After the instructor tells us how to safely ascend the ladder and what to do when finally flying, its my turn.  You climb up a rickety ladder, and there’s no other way down but to jump.  So there I am, standing with toes over the edge of the platform, hands on the bar as another instructor grips the back of my safety harness.  First command from the ground:  “Get ready!”  Second command: ’Hep!” (trapeze-speak for “Jump already!”)  A nervous gulp and then I’m sailing through open space.  And trying not to scream.

It’s an adrenaline rush.  It’s terrifying and exciting.  After landing in the net and clambering back to the ground, my inner 6 year old wants to do it again; my inner tax-paying citizen needs a stiff drink.   The strongest thing they serve is bottled water, so I rally and take several more passes.  By the end of the afternoon, I’ve finally mastered the Knee Hang – and even been caught by another instructor, mid-air.

“I knew I shouldn’t have put the handcream on before I got up here…”

Aside from the incredible memory (and a desire to go out and buy a spangly unitard), I also took away some unexpected spiritual lessons from hanging your ass out in the air, 23 feet up.

LESSON 1:  Don’t try to do it all yourself.  When you’re hanging off the bar, you’re keenly aware of physics in a way you never experienced in school.  Gravity, Force, Momentum [G,F and M] become viscerally real.  You have a physical sensation of them as they swirl around your body.

Trapeze “tricks” are more about timing than anything else: the more I try to wrestle my legs over the bar ahead of the right time, the harder it becomes.  But when I trust in my invisible friends, G,F and M, the process is almost magical.   It’s a reminder that, like with spirit guides and angels, there are plenty of things we can’t see – but they’re there to help us if we just let go a little and allow them.

LESSON 2: Listen.
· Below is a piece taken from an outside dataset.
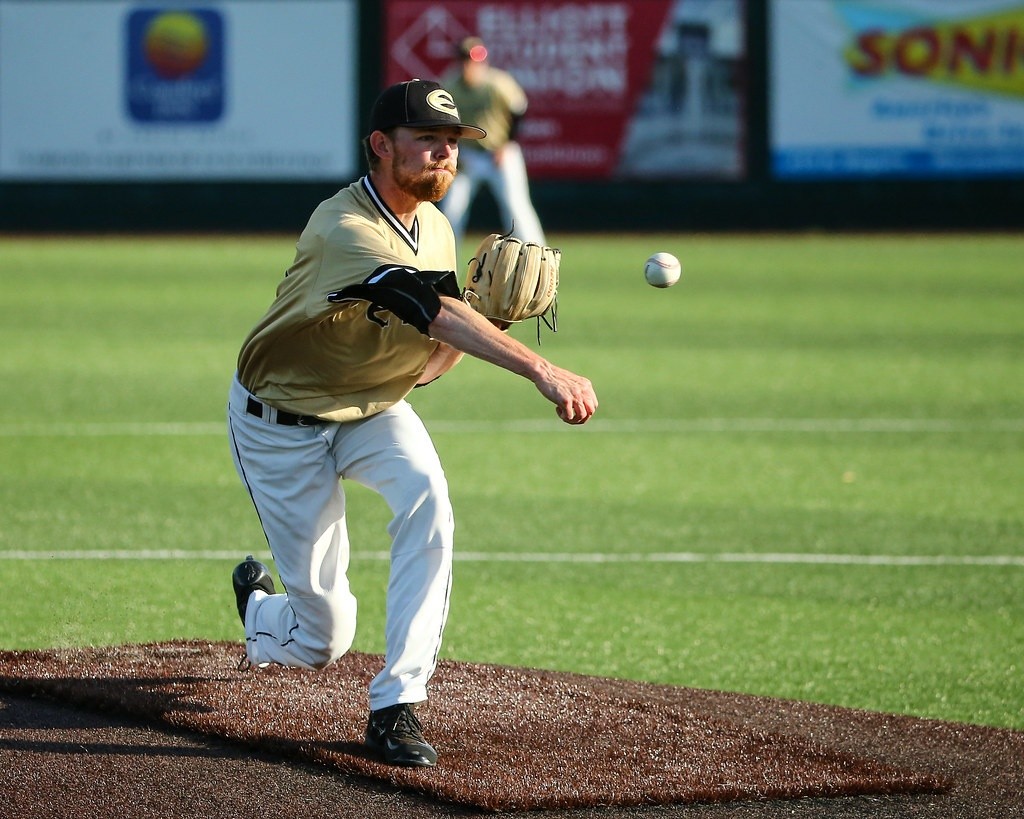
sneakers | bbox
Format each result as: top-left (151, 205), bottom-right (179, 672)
top-left (232, 557), bottom-right (275, 672)
top-left (363, 703), bottom-right (438, 766)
Our instructor was insistent we listen for his cues.  He was almost cranky about it (guess he’d seen his share of Cirque du Soleil wannabes).  He watched our timing and would tell us what to do, and when.  Of course, I jumped the gun more than once and wound up flailing around like a fish on a hook.  Not pretty.  But when I turned off my own ego and actively listened to the Voice, the one who could see the big picture, it all just kind of happened.  Note to self:  listen to own Inner Voice more often to prevent unnecessary flailing.

LESSON 3: There’s always a net.  The staff of Trapeze School told me that a lot of folks try the trapeze to conquer fears or learn about surrender and trust.  Before I successfully got “caught” by my partner, I missed plenty of cues or catches and fell into the net. And I realized that no matter what happens in life, there’s always a net.  It might be in the form of friends, helpful strangers or Providence.  Screwing up isn’t the end of the world, so you may as well go for it.

At this height, you can’t see the look of terror on my face…

So next time you’re standing atop the metaphorical platform, staring out into space, remember that Life is like the trapeze:  even if you miss, you’ll bounce back.  Literally.

Next Bucket List item:  the Hot Dog eating contest at Coney Island.